Controlled wattage is a prerequisite for proper plating. But it isn't the entire answer. I previously worked for a plating bath company, and a plating assay was one (ancient and now mostly superseded) quality control technique. A carefully polished, flat, clean, piece of metal, immersed in an acid copper solution, held at a fixed wattage, will produce a bad plating of copper. That's not a joke. We wanted a sample to produce a bad plating, not terrible or flaking off in chunks, or not plating out at all, prior to shipment. We knew that, to achieve a proper metal plating, the end user would add an abundance of organic modifiers. You're lucky to have found an online source for zinc plating solution that is so simple.

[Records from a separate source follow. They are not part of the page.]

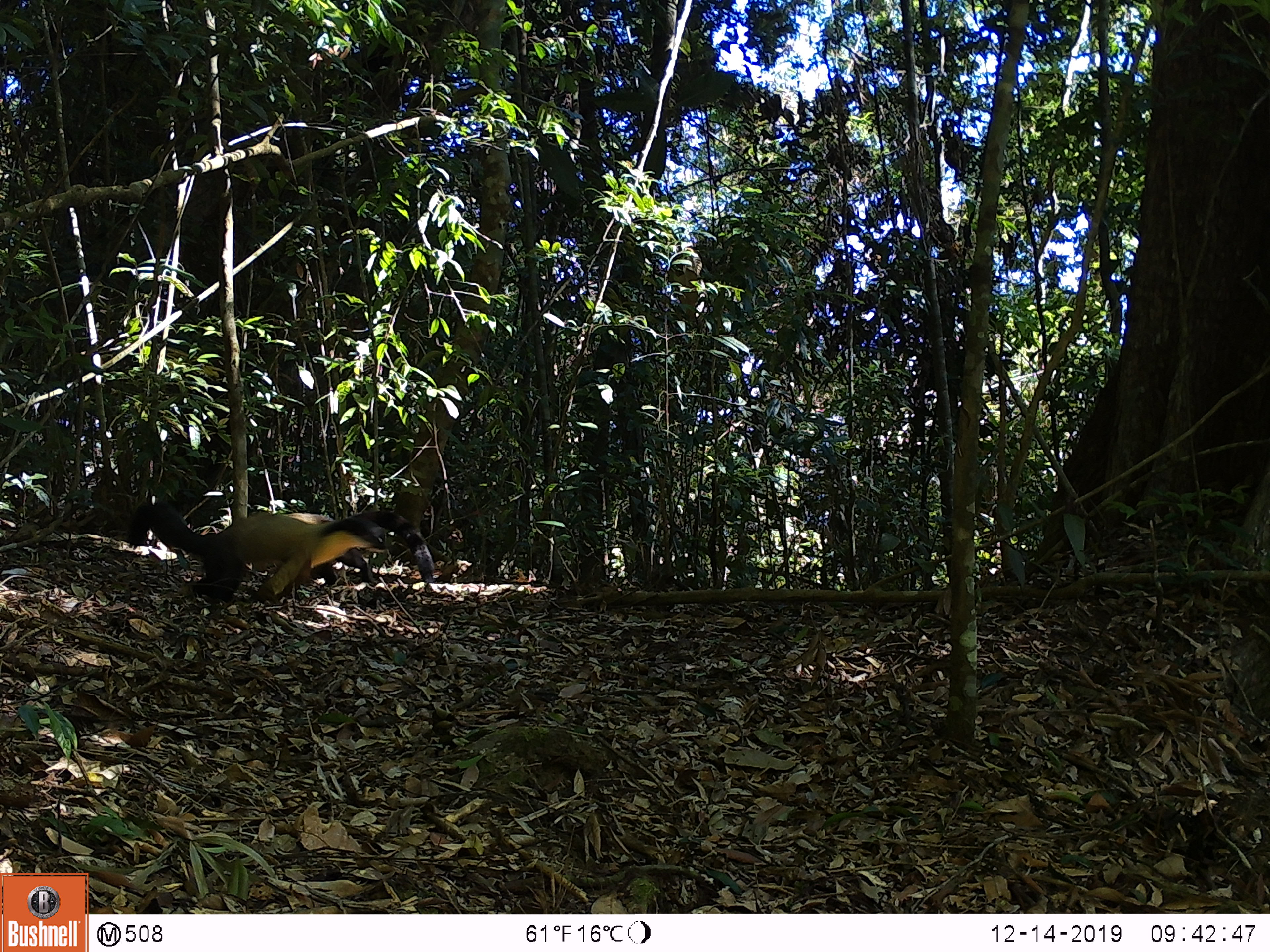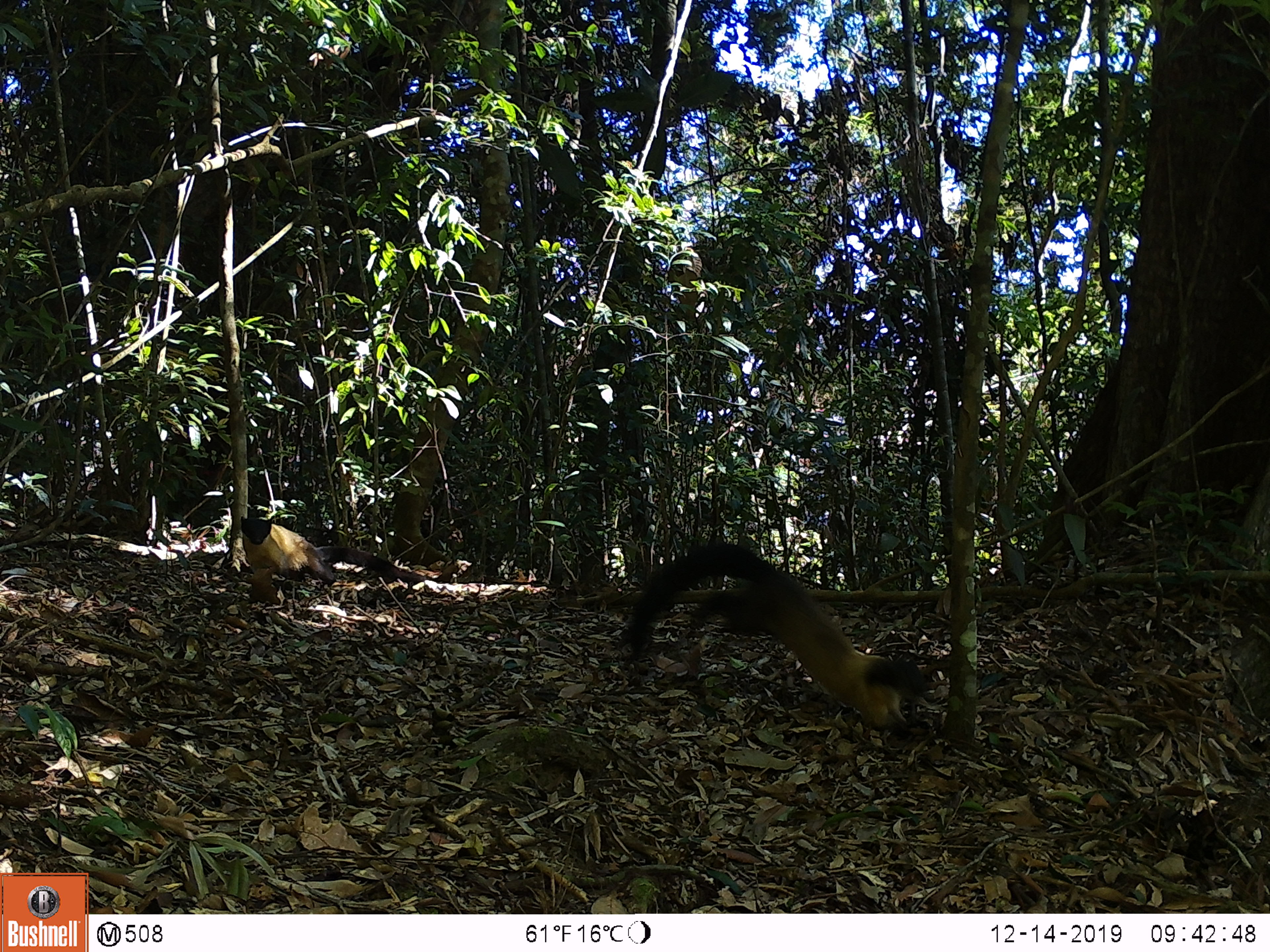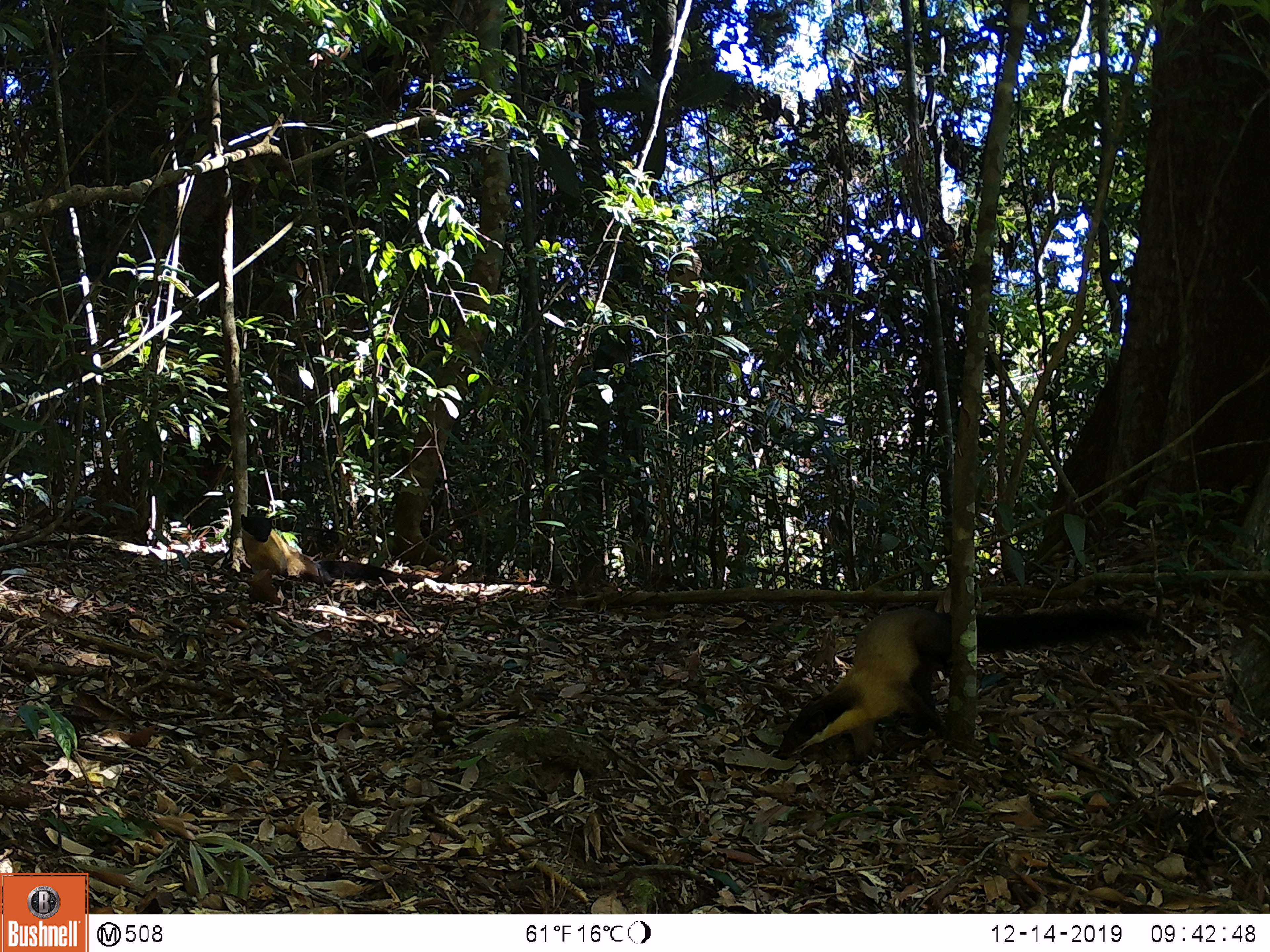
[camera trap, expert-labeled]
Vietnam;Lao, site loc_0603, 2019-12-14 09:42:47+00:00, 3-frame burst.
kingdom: Animalia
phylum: Chordata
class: Mammalia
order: Carnivora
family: Mustelidae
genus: Martes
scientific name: Martes flavigula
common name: yellow-throated marten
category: yellow throated marten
Yellow throated marten (yellow-throated marten) (Martes flavigula). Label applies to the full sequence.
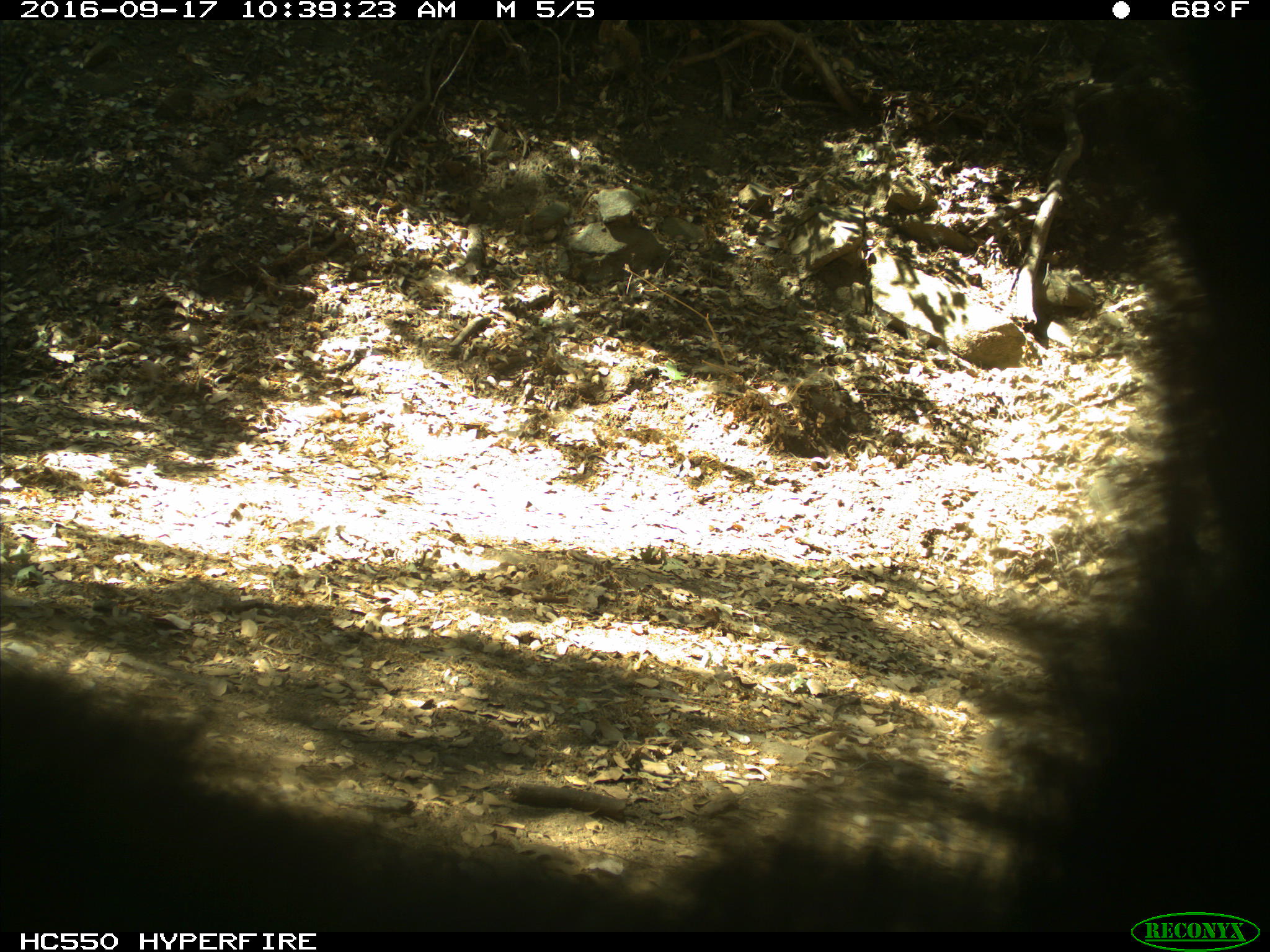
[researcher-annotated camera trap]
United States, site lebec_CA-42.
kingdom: Animalia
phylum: Chordata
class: Mammalia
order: Carnivora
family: Ursidae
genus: Ursus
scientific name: Ursus americanus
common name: american black bear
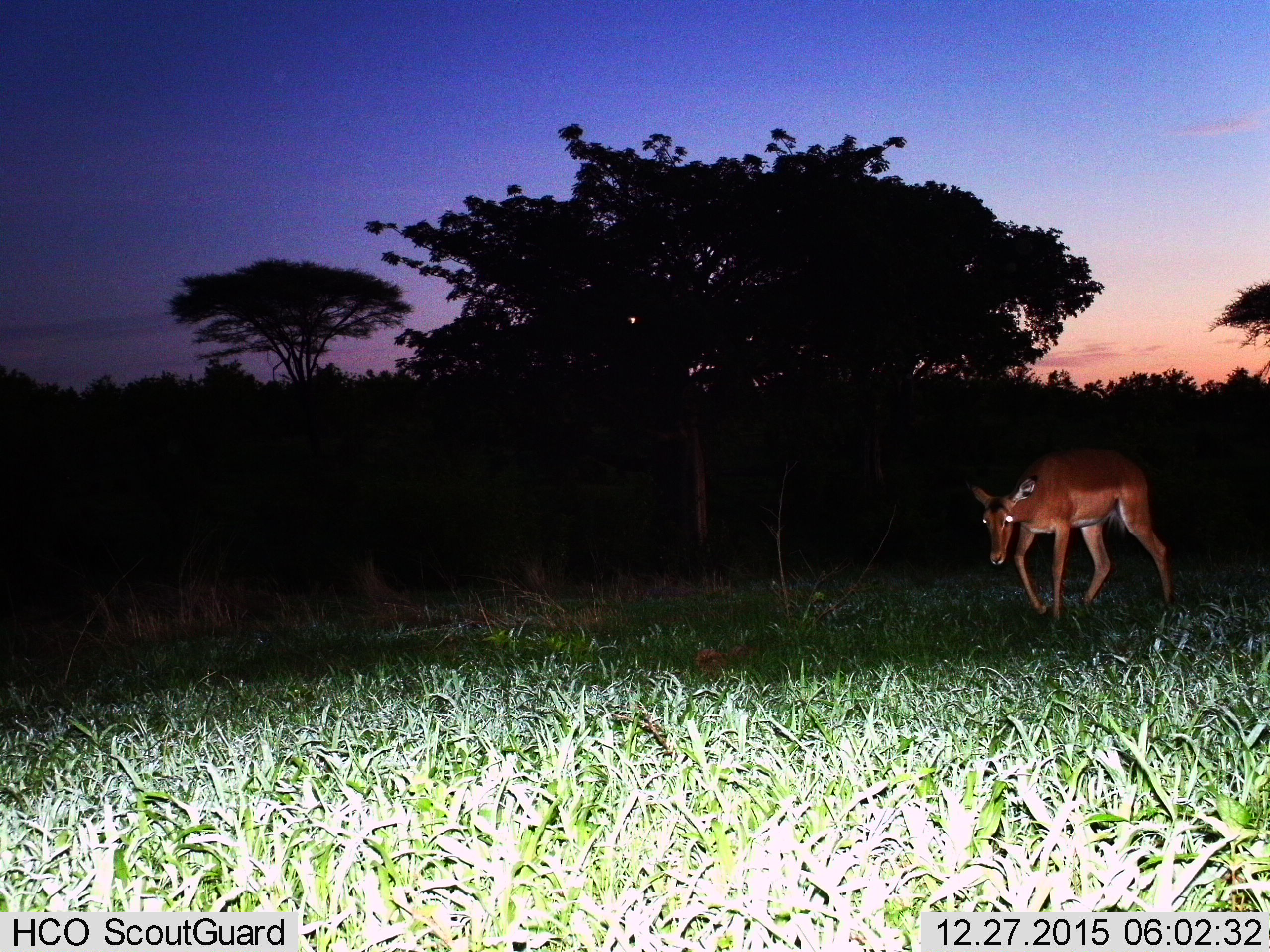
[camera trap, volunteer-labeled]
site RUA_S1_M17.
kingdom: Animalia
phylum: Chordata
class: Mammalia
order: Artiodactyla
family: Bovidae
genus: Aepyceros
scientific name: Aepyceros melampus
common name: impala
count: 1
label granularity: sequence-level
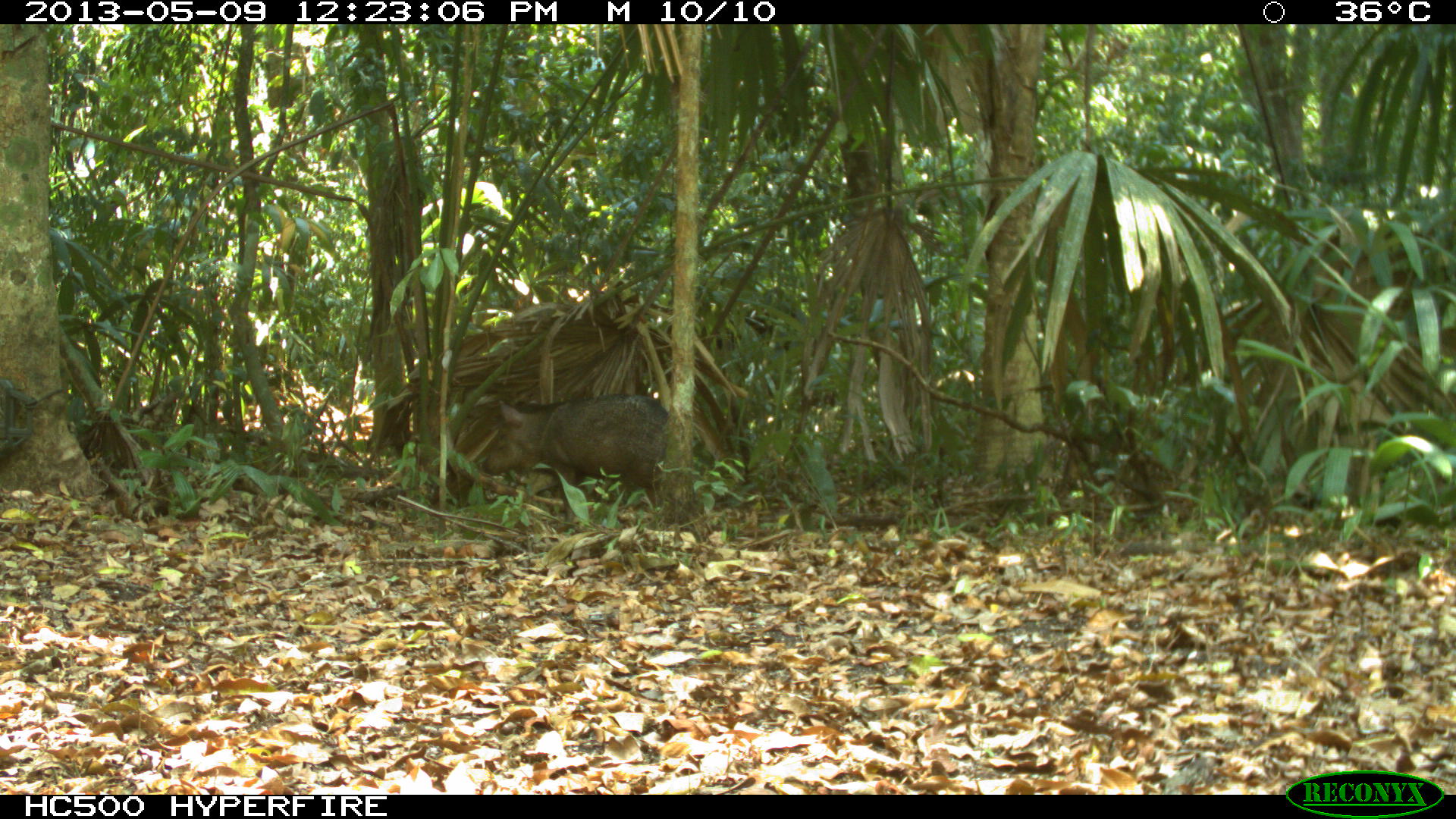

Regarding the toxicity: HCl produces a toxic vapor, as soon as you open the jug. It reacts with pure ammonia (where're going to get that, clear household ammonia has detergent added) so rapidly, that it happens in the air above the respective jugs, producing a white smoke of NH4Cl crystals. You shouldn't breathe those. When you drop the zinc into the HCl, the bubbling hydrogen will spray the HCl out, so you'll have to watch that. By the way, you're sure there's no open flames in the vicinity, right? Having mixed the chemicals, you'll have to dry that to crystals so you can weigh them (you already own an accurate gram balance, right? No point in starting to follow a recipe you can't do accurately.) Anyhow, how will you dry them? Hot plate or oven? There will likely be an excess of one reactant or another, so something HCL, or ammonia, so those fumes will be present. A little tip, NH4Cl sublimes (look it up) so you wont want to heat it to dryness -- even though you'll need it dry in order to weigh it accurately.
You see, you mentioned the "bog standard garage", not the laboratory with fume hood or even the well ventilated work shed. So I'm letting you know what you're in for.
If I had to plate something homemade with zinc, I'd dip it in molten zinc. At least there's fewer variables.
You asked if the impurities will stick. That is correct, if the recipe is wrong, or the wattage is wrong, or the temperature is wrong, you will get inclusions. Likewise if you use bog standard "drugstore grade" chemicals, instead of plating bath grade chemicals. A textbook on plating chemistry will help you learn what to expect. It's not at all uncommon for people to take this up as a hobby, there's a lot to learn, and it must be satisfying to achieve it yourself.